**RECORDS SHOWN:**
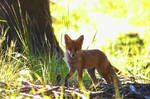 Young fox in morning light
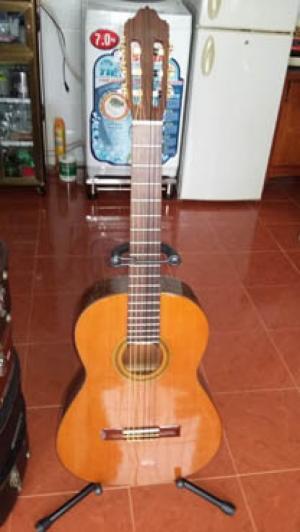 Guitar Jose Antonio 6C Tây Ban Nha có 2 cây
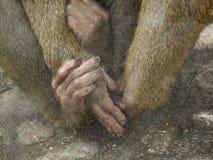Χέρια και πόδια του πιθήκου Στοκ Εικόνες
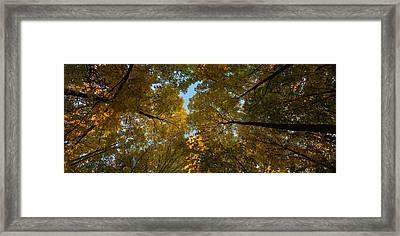 Midwest Forest Canopy Framed Print by Steve Gadomski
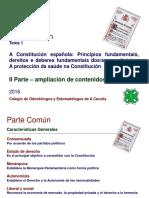 Resumen Constitución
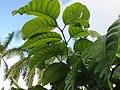Starr-121108-0846-Canarium ovatum-leaves-Pali o Waipio-Maui (25103234951).jpg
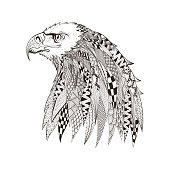 Head of eagle. Hand Drawn doodle vector illus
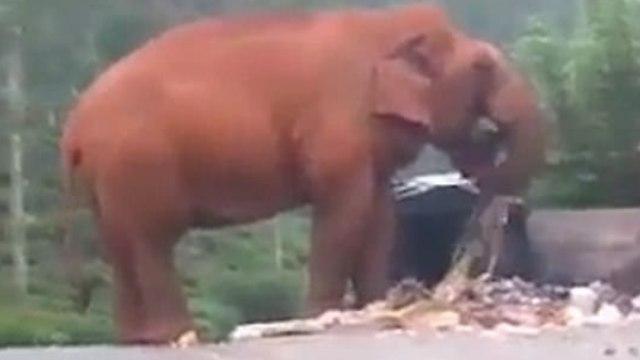 印度极度干旱,饥饿大象路边吃垃圾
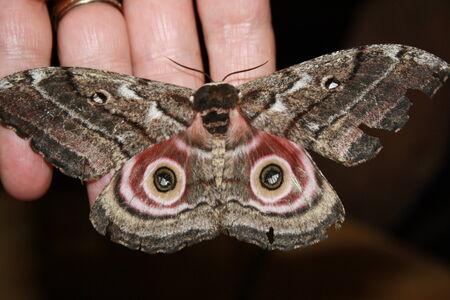 Wall mural Mopanie Moth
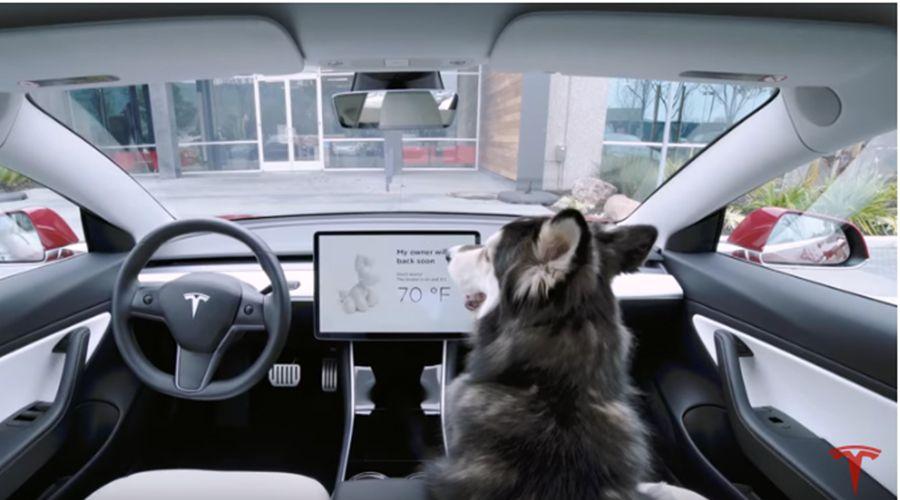 Tesla rafraîchit vos animaux de compagnie seuls dans l'habitacle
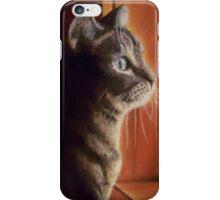 Callie Boy, tabby cat iPhone Case/Skin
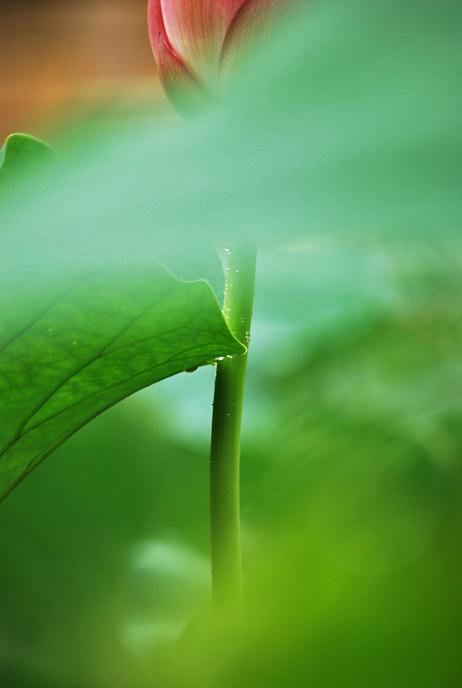 绿色雨中风景 壁纸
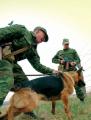 Брестские пограничники пресекли контрабанду оптических прицелов для стрелкового оружия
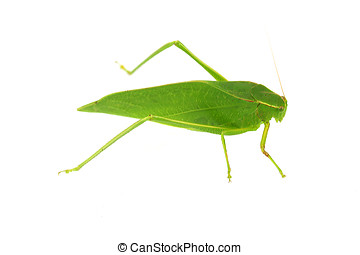 Green Katydid - Angular-Winged green katydid,Isolated on...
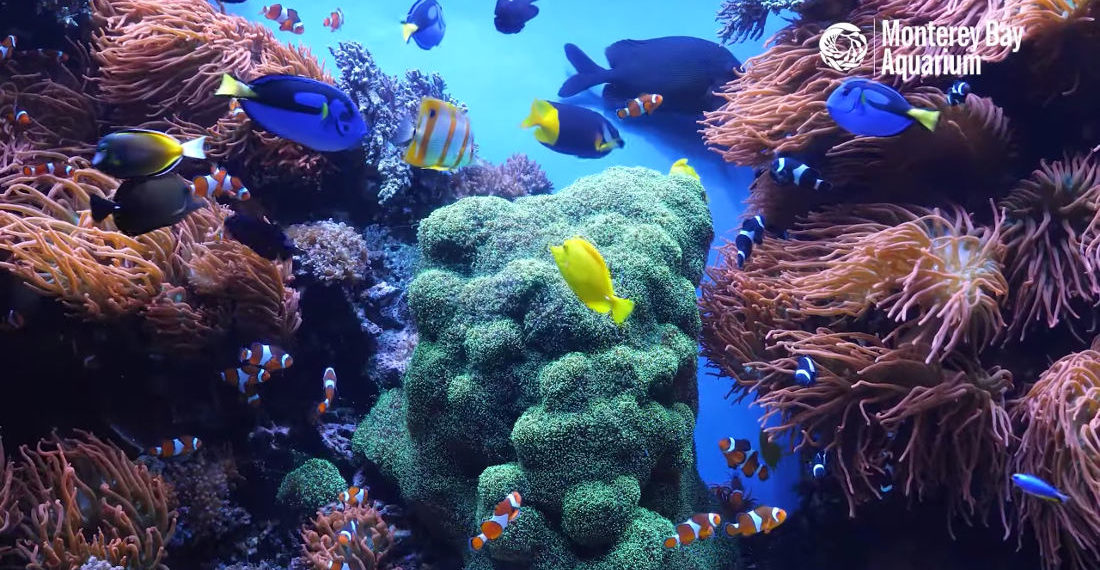 12 Hours Of Tropical Coral Reef Aquarium Fishes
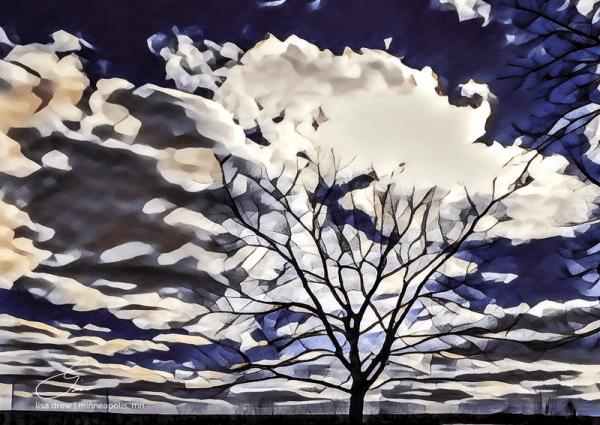 Regal Tree by Lisa Drew Photos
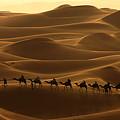 Camel Caravan In The Erg Chebbi Southern Morocco by Ralph A  Ledergerber-Photography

**WHAT TO WORK ON:** The entries are to be written out again exactly, though without any images.

**TASK SOLUTION:**
 Young fox in morning light
 Guitar Jose Antonio 6C Tây Ban Nha có 2 cây
Χέρια και πόδια του πιθήκου Στοκ Εικόνες
 Midwest Forest Canopy Framed Print by Steve Gadomski
 Resumen Constitución
Starr-121108-0846-Canarium ovatum-leaves-Pali o Waipio-Maui (25103234951).jpg
 Head of eagle. Hand Drawn doodle vector illus
 印度极度干旱,饥饿大象路边吃垃圾
 Wall mural Mopanie Moth
 Tesla rafraîchit vos animaux de compagnie seuls dans l'habitacle
 Callie Boy, tabby cat iPhone Case/Skin
 绿色雨中风景 壁纸
 Брестские пограничники пресекли контрабанду оптических прицелов для стрелкового оружия
 Green Katydid - Angular-Winged green katydid,Isolated on...
 12 Hours Of Tropical Coral Reef Aquarium Fishes
 Regal Tree by Lisa Drew Photos
 Camel Caravan In The Erg Chebbi Southern Morocco by Ralph A  Ledergerber-Photography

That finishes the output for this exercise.